The problem: Convert all of the data below into a JSON list of strings, one string per line. Leave out blank lines and the lines that stand for pictures.

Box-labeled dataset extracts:
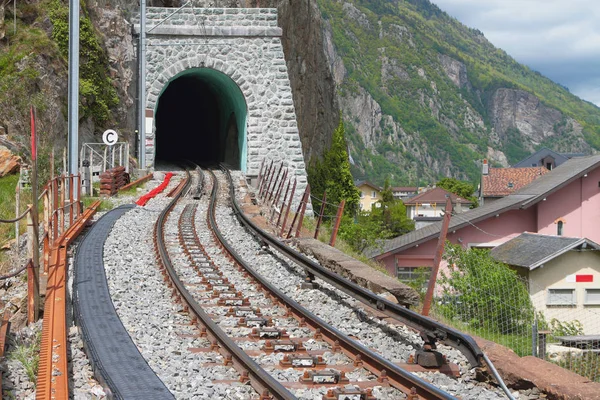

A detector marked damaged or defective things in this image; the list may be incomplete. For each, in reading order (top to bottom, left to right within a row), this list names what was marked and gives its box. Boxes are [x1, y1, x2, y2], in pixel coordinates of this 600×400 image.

rusty rail [36, 200, 101, 400]
rusty metal post [266, 162, 282, 202]
rusty metal post [328, 198, 346, 245]
rusty metal post [420, 196, 452, 316]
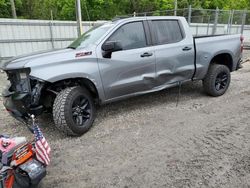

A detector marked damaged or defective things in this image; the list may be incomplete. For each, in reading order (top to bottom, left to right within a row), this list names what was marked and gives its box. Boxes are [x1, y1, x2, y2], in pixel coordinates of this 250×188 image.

damaged front end [2, 68, 45, 122]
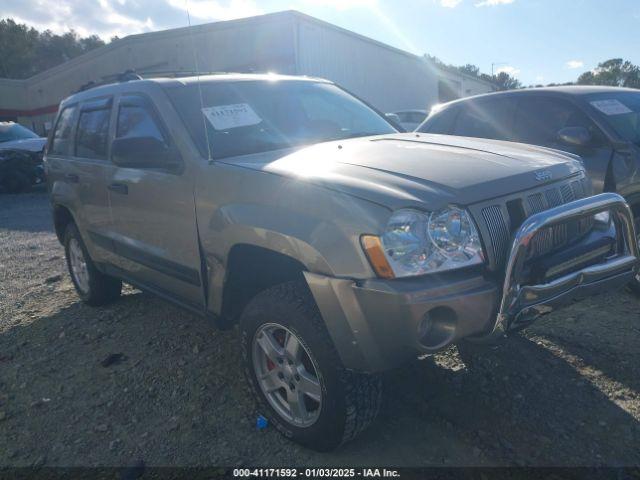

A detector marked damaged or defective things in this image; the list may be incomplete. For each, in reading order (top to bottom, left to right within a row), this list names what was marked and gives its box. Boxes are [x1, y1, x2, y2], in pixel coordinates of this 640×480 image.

damaged vehicle [0, 122, 47, 193]
damaged vehicle [46, 74, 640, 450]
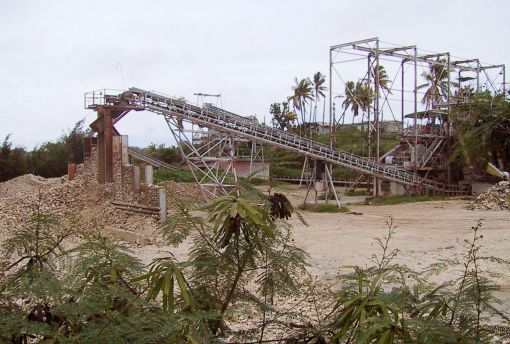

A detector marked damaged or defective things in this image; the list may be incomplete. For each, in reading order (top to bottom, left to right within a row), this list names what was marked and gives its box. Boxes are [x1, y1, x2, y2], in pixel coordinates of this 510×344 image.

Response for this exercise:
[
  "A detector marked damaged or defective things in this image; the list may be incomplete. For each, in reading order (top to bottom, left to right within a row), this list names what was marked and gives its box. Boxes are [x1, y1, x2, y2], in pixel coordinates of this 600×400 image.",
  "rusty rail [36, 200, 101, 400]",
  "rusty metal post [266, 162, 282, 202]",
  "rusty metal post [328, 198, 346, 245]",
  "rusty metal post [420, 196, 452, 316]",
  "A detector marked damaged or defective things in this image; the list may be incomplete. For each, in reading order (top to bottom, left to right within a row), this list names what was marked and gives its box. Boxes are [x1, y1, x2, y2], in pixel coordinates of this 250×188 image.",
  "damaged front end [2, 68, 45, 122]",
  "A detector marked damaged or defective things in this image; the list may be incomplete. For each, in reading order (top to bottom, left to right within a row), this list names what was marked and gives its box. Boxes are [x1, y1, x2, y2], in pixel coordinates of this 640×480 image.",
  "damaged vehicle [0, 122, 47, 193]",
  "damaged vehicle [46, 74, 640, 450]",
  "A detector marked damaged or defective things in this image; the list may be incomplete. For each, in reading order (top to bottom, left to right within a row), this list names what was marked and gives its box. Boxes are [x1, y1, x2, y2], in pixel coordinates of this 510×344 image."
]